I swear, it snowed for two days in the last 24 hours. I loved watching it fall, with the dogs asleep by the fireplace, and drinking hot tea while watching it snow. That’s the bonus of retirement. You are grateful for not having to brave the elements anymore to go out and earn a living. You can also get a bit confused what day it is.
I knew yesterday was Monday. We watched a Netflix original, Virgin River, last night. We enjoyed it. It was good acting, a good story, and was pretty easy to follow. It was worth the couple hours we spent on it. Probably try to watch more later today. I’m guessing it’s most like a romance novel?
For fun, I did a quiz on which romance novel I should read next. They want to know if you want historical fiction, fantasy, or contemporary. Do you want explicit romance or not? From what I understand, it’s quite a business. Many are made into television movies on the Hallmark channel, some on Lifetime. It’s interesting how different genres work. I’m not interested in reading them, but to each his or her own. I like gritty tales of cops, solving murders, and of people overcoming adversity.
Upon waking this morning, the Babe and I had breakfast and he used the snowblower. We had to go get our online grocery order from Walmart. We got all ready, except for our coats. I looked my phone to check in, confirming I was on my way. And low and behold! The groceries won’t be ready until Wednesday, January 27, 2021. The only reason I knew the date is it’s my daughter Rebecca’s birthday. “Oh, I goofed!” The Babe is so easy going, he says, “No big deal!” I’ve known some men who would have a giant fit over the mistake. Yes, they weren’t worth the trouble. Things happen. Life happens. Humans make mistakes. I love the calmness in my life now. It is worth the wait I had.
Gosh, forty-two years ago, I was very pregnant with my daughter. It snowed and sleeted continuously since Thanksgiving that year. I didn’t leave the house except for Church and the Doctor’s appointments I had. The baby was lying on my sciatic nerve, I was in a lot of pain. The doctor told me to lie down when the kids took a nap, and lie on my left side, with my right leg crossed over me, on a pillow. It helped. But Nick was three and didn’t take a nap. It was so hard. Their father got home from work at 3 p.m., and Frankie came home at 3:30 p.m., and everyone was hungry. Stepford Wife that I was and chauvinist their father was, saw me taking care of everyone else and living with the pain. Some days it was severe.
I had an appointment that very day. It was a Friday, the doc knew how uncomfortable I was. He made an appointment to induce me at 4:30 p.m. I was relieved. The only thing the doc used for pain was Demerol (which is never used today from what I understand), and I was aware of everything. The labor went fast. The father had the nerve to ask me to hurry, he had to go bowling and they were in first place, and he had to be there. He didn’t make it that night, and I heard about it forever. Not as if I did it on purpose.

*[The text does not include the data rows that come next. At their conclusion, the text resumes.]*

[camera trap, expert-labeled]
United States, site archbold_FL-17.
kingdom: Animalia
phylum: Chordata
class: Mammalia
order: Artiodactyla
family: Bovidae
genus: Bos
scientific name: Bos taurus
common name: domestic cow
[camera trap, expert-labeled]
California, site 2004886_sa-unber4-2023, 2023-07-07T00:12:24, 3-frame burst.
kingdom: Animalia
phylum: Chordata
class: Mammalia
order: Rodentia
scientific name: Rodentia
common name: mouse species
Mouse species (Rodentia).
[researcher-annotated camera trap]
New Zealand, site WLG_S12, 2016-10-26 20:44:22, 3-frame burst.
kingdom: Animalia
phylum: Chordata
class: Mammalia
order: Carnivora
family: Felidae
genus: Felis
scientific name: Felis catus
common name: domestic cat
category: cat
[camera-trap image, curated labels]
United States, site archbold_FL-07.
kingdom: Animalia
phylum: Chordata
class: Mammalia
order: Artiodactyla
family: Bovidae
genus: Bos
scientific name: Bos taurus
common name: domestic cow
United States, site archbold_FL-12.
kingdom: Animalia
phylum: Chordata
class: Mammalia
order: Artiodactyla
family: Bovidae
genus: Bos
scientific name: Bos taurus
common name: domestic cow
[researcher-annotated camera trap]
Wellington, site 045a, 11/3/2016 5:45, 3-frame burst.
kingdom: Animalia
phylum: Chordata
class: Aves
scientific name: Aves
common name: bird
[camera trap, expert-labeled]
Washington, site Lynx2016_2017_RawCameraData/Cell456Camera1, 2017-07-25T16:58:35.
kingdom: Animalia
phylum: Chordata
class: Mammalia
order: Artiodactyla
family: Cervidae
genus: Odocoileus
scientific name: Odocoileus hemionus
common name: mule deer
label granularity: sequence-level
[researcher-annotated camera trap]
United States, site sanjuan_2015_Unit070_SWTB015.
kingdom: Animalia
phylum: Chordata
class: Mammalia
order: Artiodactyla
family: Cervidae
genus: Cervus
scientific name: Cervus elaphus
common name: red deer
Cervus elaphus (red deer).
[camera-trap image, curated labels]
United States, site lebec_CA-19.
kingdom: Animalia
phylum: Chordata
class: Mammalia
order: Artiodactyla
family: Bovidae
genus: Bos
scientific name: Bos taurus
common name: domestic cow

Years later, I see how awful that was. But I didn’t say anything. But it was selfish and awful. We were only married for three years after that. I just couldn’t take it any more. Yes, I’ve changed a lot from those days. Thank God! I learned a lot of independence from my smart, talented, beautiful daughter. She was so independent! I was in awe of her and still am. Happy Birthday, Becky.
Yes, it was hard getting from there to here. Nothing mattered to me more than my kids. It’s finally “my” turn at life. It’s why I’m an author. It’s why I’m working on a brand new craft. It’s why I’m still learning. I’m so enthused and grateful for this opportunity, which I’ve created for myself. I’m so glad you are along for the ride.
Thank you for reading today. Let’s help each other out. Hold the door. Shovel a walk. Help someone stuck in the snow with their car. Take a minute to be kind. Be Thoughtful. Be Mindful of your attitude. Take care. See you tomorrow!